You don't use much at all...I usually fill up a whole gallon with water and put maybe an ounce or two in...shake it up and put it on the dog. I made a recirculater and filled up an inch in my tub..probably a few gallons of water using the same 1-2 ounces and then used it as well and still got the same results..better results even since every hair got soaked in it from the recirculater.

A dematter can look a few different ways.. this is probably one of the more popular ones: PetEdge: Master Grooming Tools Ergonomic Dematting Tools

They will either be called dematting tools or a matt splitter..you can even use shears although it can dull them. I sometimes take my shears and split matts when dematting a heavily matted dog.

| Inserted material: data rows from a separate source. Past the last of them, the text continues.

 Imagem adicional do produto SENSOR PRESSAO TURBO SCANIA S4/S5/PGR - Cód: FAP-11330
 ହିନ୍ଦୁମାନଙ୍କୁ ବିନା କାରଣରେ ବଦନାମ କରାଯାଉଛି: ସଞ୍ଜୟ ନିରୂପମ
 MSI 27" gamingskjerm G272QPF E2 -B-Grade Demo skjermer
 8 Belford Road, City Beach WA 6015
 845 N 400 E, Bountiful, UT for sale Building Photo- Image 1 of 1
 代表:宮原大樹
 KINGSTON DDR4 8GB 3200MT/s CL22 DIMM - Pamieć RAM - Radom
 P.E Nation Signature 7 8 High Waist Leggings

Be careful with those dematting tools. They are very sharp and use control when pulling it through a matt. I have seen coworkers take gouges out of their own skin with those things!


----------



## Purley (May 21, 2010)

Thanks again for all your help.

As I said, I think the best thing would be to have Cooper professionally clipped and then to just maintain it. My agility instructor has a six month old standard puppy. Someone gave him a clipper; showed him how to do it and he has been clipping the puppy himself and so far the dog still has all his appendages!! Pretty soon I think he will be losing a couple of them, but at the vet's hopefully!

My impression of clippers is - and correct me if I am wrong - that a piece of hair - or something similarly thin - has to go in between those blades for it to be cut. If I put the clippers on the palm of my hand - it wouldn't cut it because no part of my hand is in between the part that does the cutting.

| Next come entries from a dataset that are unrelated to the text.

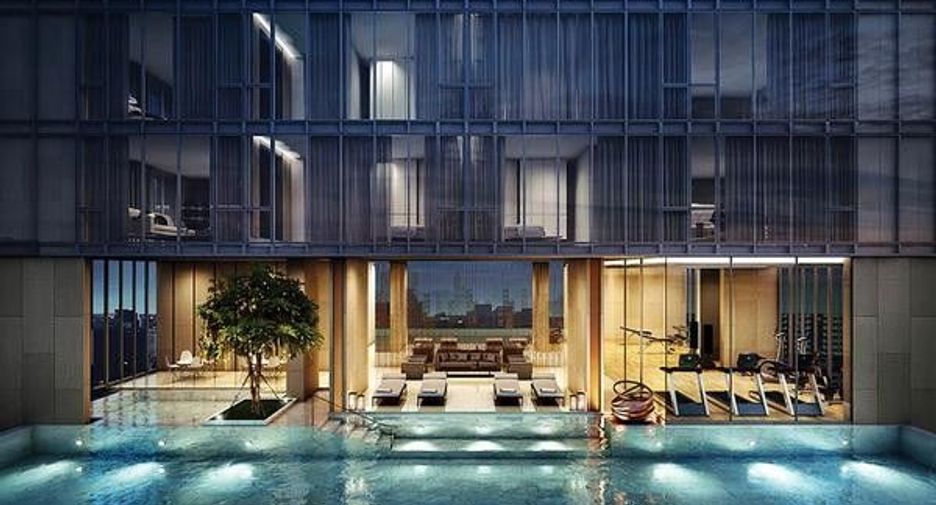 For sale and for rent 1 bed condo in Khlong Toei, Bangkok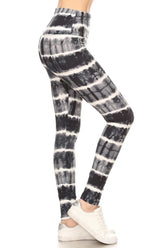 WOMEN’S BUTTERY SOFT LEGGINGS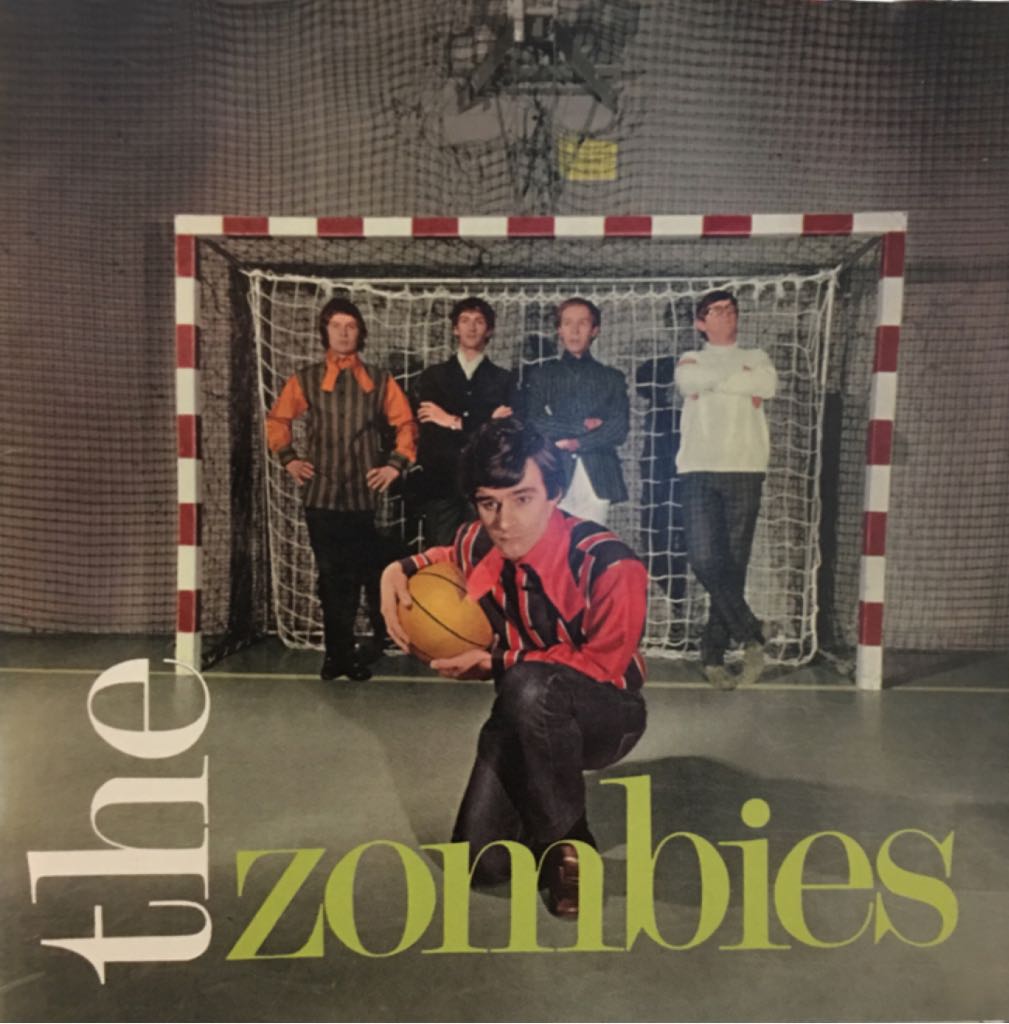 Desolation Boulevard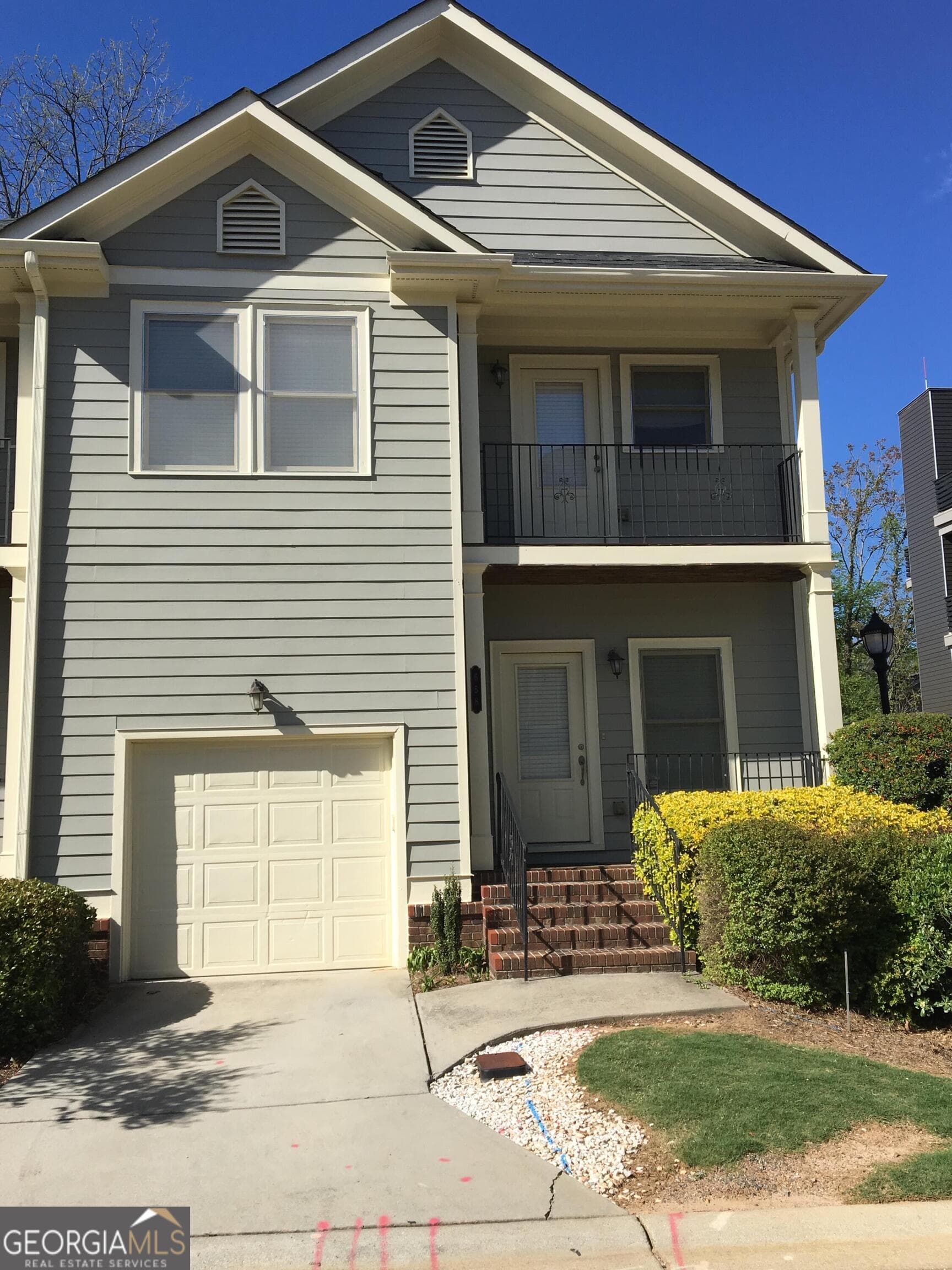 3 bedroom, 2.5 bathroom, 1,742 sq ft townhouse for rent at 658 Irwin Street # 15, Atlanta, GA 30312 for $4,400 a month — photo 1 of 23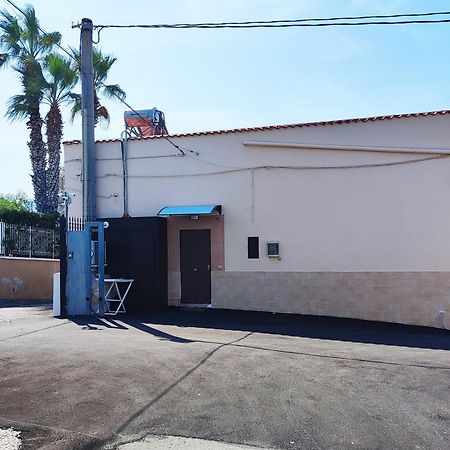 Country House Ortensie Torre del Greco Exterior foto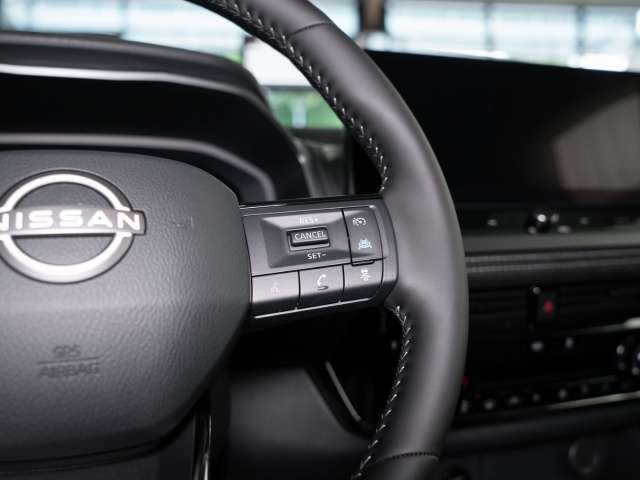 Fahrzeugbild eines Nissan Qashqai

I guess its probably one of those things that I find really scary, but if I started off just doing Lucy's back with them, I would become used to them and how they felt and they wouldn't scare me any more!


----------



## Dawni (Apr 2, 2017)

*What I will need for clipping and grooming*

Hi I have a 11week spoo Fuchsia I would like to learn how to clip her my self, she was clipped by the breader before coming home, just her feet face and tail, I have tidied up her feet and face using a cheep clipper and was very pleased with what I managed.
So I have just invested in andis clippers which comes with a number 7 blade and 8 combs, will I need any other blades?
I also have bought a good grooming table 
I have combs, pin brushes and slickers
And a few pairs of scissors not very expensive ones but I can add as I go on,
I have watched a few videos on YouTube any advice that you can give before I need to clip will be good.


----------



## Dechi (Aug 22, 2015)

I am no pro but I just want to add that my Bravura 5 in 1 blade doesn't get hot. I think for a beginner, like me, it's easier to start with a 5 in 1 blade. No need to change blades and apparently they are easier on the dog, meaning less chances to cut the skin. Also they never, ever get too hot. At least this one.


----------